Il “romanzo di formazione” è un filone che ha riscosso sempre un grande successo, forse per i suoi personaggi spesso irriverenti e border-line, forse perché copre una fascia di età di lettori estremamente ampia, o semplicemente perché la maggior parte di noi non ha avuto il coraggio o l’occasione di vivere certe esperienze e vuole colmare la malinconia che ci coglie quando pensiamo alle “cose che avrei dovuto fare”.

Da questo punto di vista, il romanzo di Zeno Cavalla non si discosta di un millimetro dai dogmi del genere, a partire dal fatto che la “formazione” intesa come maturazione dei o del personaggio principale avviene grazie ad un viaggio, che in questo caso è il famigerato Erasmus: una delle più grandi occasioni di crescita personale, intellettuale e professionale offerta alle generazioni nate o cresciute nel contesto dell’Europa Unita è spesso interpretata come una gigantesca vacanza in cui dare sfogo alle parti peggiori del proprio essere e fare tutto ciò che solo in vacanza è concesso; l’integrazione tra nazionalità diverse è ridotta al condividere con gli stranieri alcolici e, quando possibile, il letto (no, non per dormire).

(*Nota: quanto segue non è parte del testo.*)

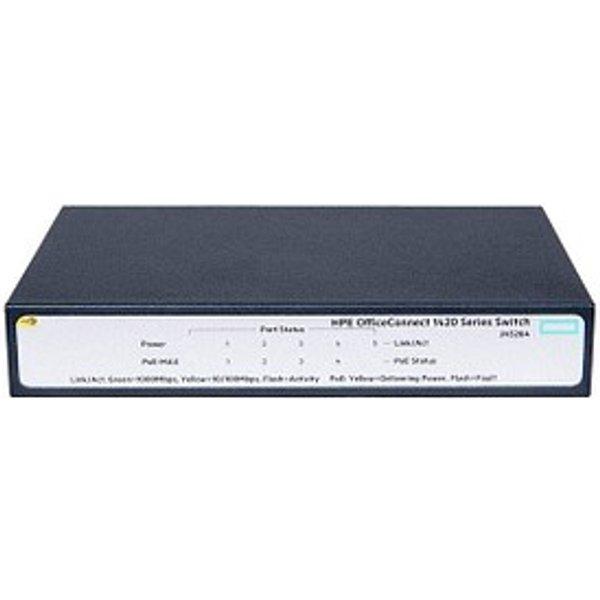 HPE OfficeConnect 1420-5G PoE+ 5-Port Gigabit PoE Switch
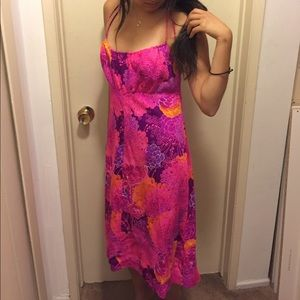 Vintage Hawaiian pink dress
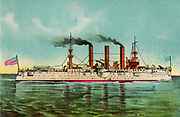 US Navy armoured battle cruiser 'Brooklyn' en-route to the Philippines during the Spanish-American war of 1898.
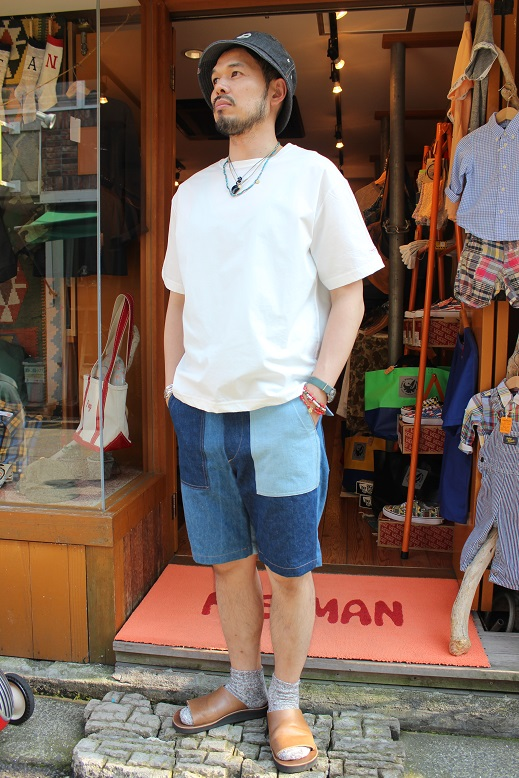 "orSlow ""FATIGUE & EASY SHORT PANTS\"" ご紹介_f0191324_9444044.jpg"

Tropposexyperlavorare Z, alias Gianluca Morozzi, è protagonista e narratore della vicenda. Anzi, per essere assolutamente precisi, il romanzo che leggete è “scritto” da lui stesso qualche anno dopo l’Erasmus in Portogallo, ed è qui che Zeno Cavalla abbandona la tradizione: quello che sembra un semplice escamotage letterario è in realtà la chiave di volta del romanzo e della sua filosofia; non è più un semplice “romanzo di formazione” quanto piuttosto quello che potremmo definire un “romanzo di distruzione”, inteso nel duplice significato dell’autodistruzione a cui si sottopone il protagonista nel periodo dell’Erasmus ed in quello subito successivo, nonché in quello della comprensione che tutto ciò che facciamo entra nel tritacarne della storia e, anche se rimane nei ricordi, oggettivamente non esiste più.
In questo caso non c’è una semplice presa di coscienza del protagonista del fatto di essere cresciuto e maturato, quanto piuttosto si configura la necessità del narratore di mettere un punto a ciò che è stato e proiettarsi in ciò che sarà, delimitando chiaramente i confini di un periodo bello, irripetibile, ma pur sempre passato e chiudendo i ricordi nello scrigno della memoria.
Quello che traspare dalla narrazione è dunque la visione della vita come una piccola economia chiusa, dove le esperienze che facciamo sono i beni di produzione che necessariamente vanno distrutti per poter creare le esperienze successive. La forza lavoro sono le persone che con noi vivono quelle esperienze e che ci accompagnano per tutto il ciclo, mentre il capitale, quello che muove tutto e permette agli ingranaggi di funzionare, è l’essenza stessa della volatilità: il tempo.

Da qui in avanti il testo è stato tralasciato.